- _REQUIRED WORK_: Repeat the passage of the web scraping lab page below word for word, from "#### Instructions" to "language / genre.".

![logo_ironhack_blue 7](https://user-images.githubusercontent.com/23629340/40541063-a07a0a8a-601a-11e8-91b5-2f13e4e6b441.png)

# Lab | Web Scraping Multiple Pages

#### Business goal:

- Check the `case_study_gnod.md` file.
- Make sure you've understood the big picture of your project:

  - the goal of the company (`Gnod`),
  - their current product (`Gnoosic`),
  - their strategy, and
  - how your project fits into this context.

  Re-read the business case and the e-mail from the CTO, take a look at the flowchart and create an initial Trello board with the tasks you think you'll have to accomplish.

#### Instructions 

#### Prioritize the MVP

In the previous lab, you had to scrape data about "hot songs". It's critical to be on track with that part, as it was part of the request from the CTO.

If you couldn't finish the first lab, use this time to go back there.

#### Expand the project

If you're done, you can try to expand the project on your own. Here are a few suggestions:

- Find other lists of hot songs on the internet and scrape them too: having a bigger pool of songs will be awesome!
- Apply the same logic to other "groups" of songs: the best songs from a decade or from a country / culture / language / genre.

- _SUPPLIED DATA_:
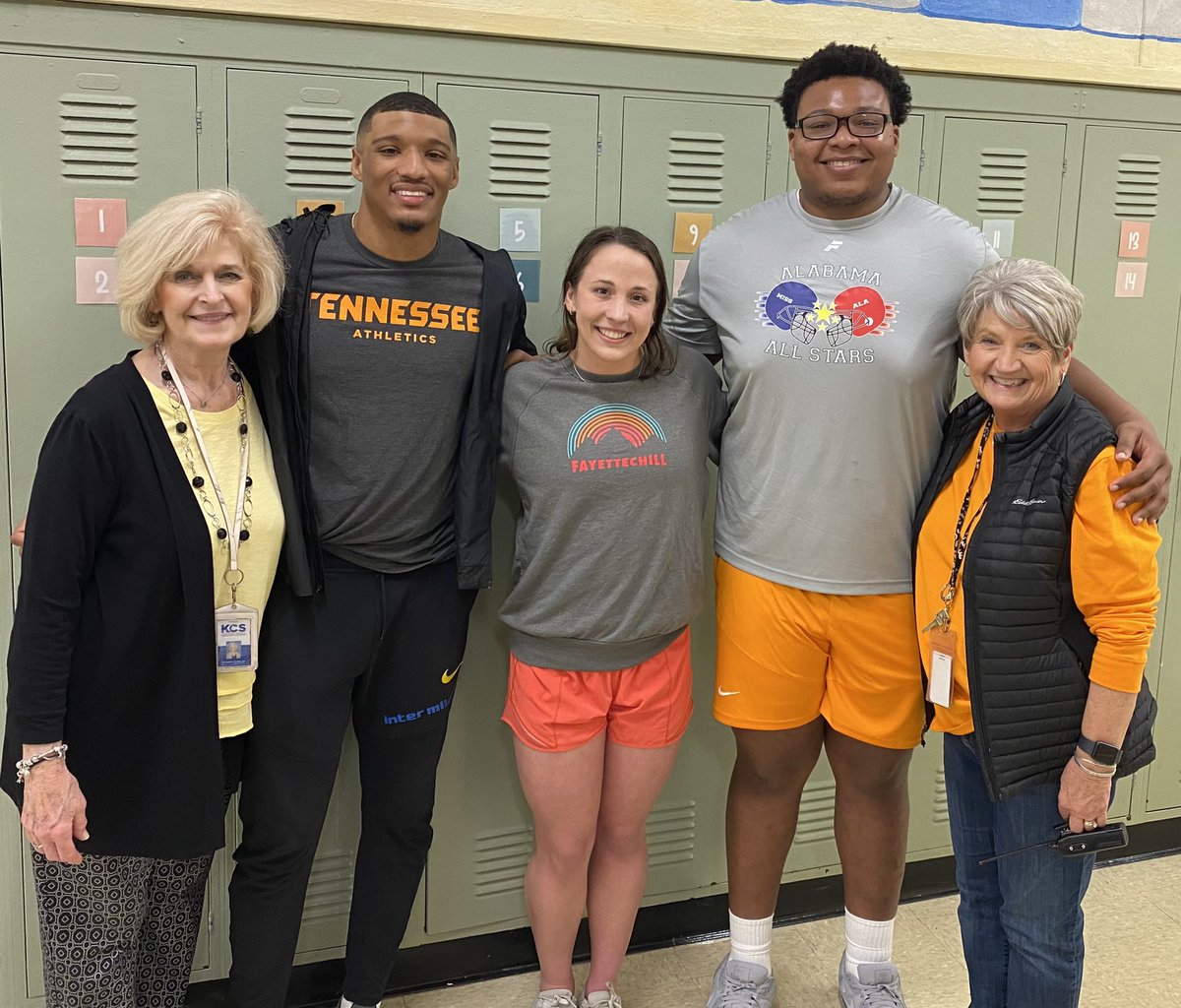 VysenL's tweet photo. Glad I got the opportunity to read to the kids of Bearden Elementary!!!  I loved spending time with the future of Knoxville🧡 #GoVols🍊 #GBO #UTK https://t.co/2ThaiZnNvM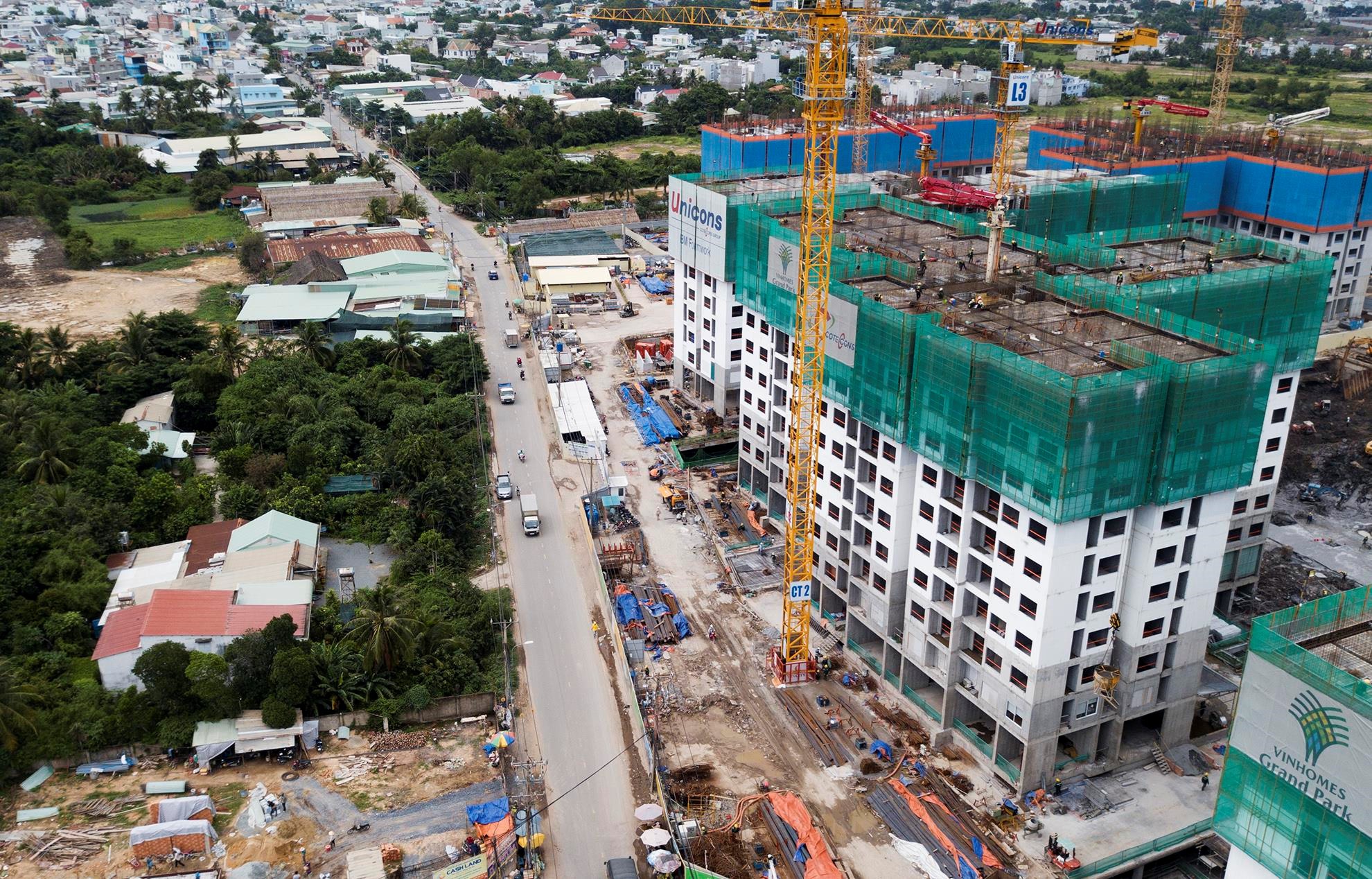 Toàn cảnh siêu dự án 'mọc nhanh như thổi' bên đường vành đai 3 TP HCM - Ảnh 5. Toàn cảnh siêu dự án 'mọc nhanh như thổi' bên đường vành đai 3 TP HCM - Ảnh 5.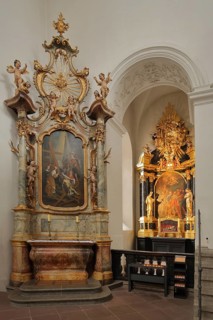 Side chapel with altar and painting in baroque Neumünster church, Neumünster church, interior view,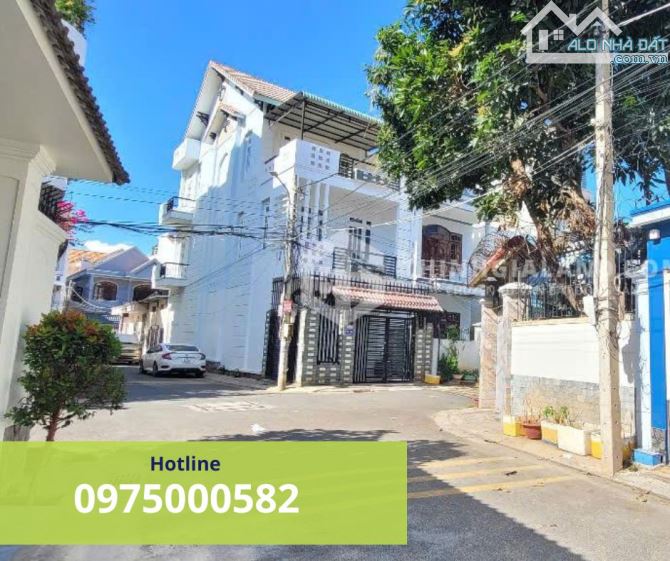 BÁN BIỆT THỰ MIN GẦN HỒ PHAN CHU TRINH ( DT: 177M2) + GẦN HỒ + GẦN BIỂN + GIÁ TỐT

- _EXPECTED OUTPUT_:
#### Instructions 

#### Prioritize the MVP

In the previous lab, you had to scrape data about "hot songs". It's critical to be on track with that part, as it was part of the request from the CTO.

If you couldn't finish the first lab, use this time to go back there.

#### Expand the project

If you're done, you can try to expand the project on your own. Here are a few suggestions:

- Find other lists of hot songs on the internet and scrape them too: having a bigger pool of songs will be awesome!
- Apply the same logic to other "groups" of songs: the best songs from a decade or from a country / culture / language / genre.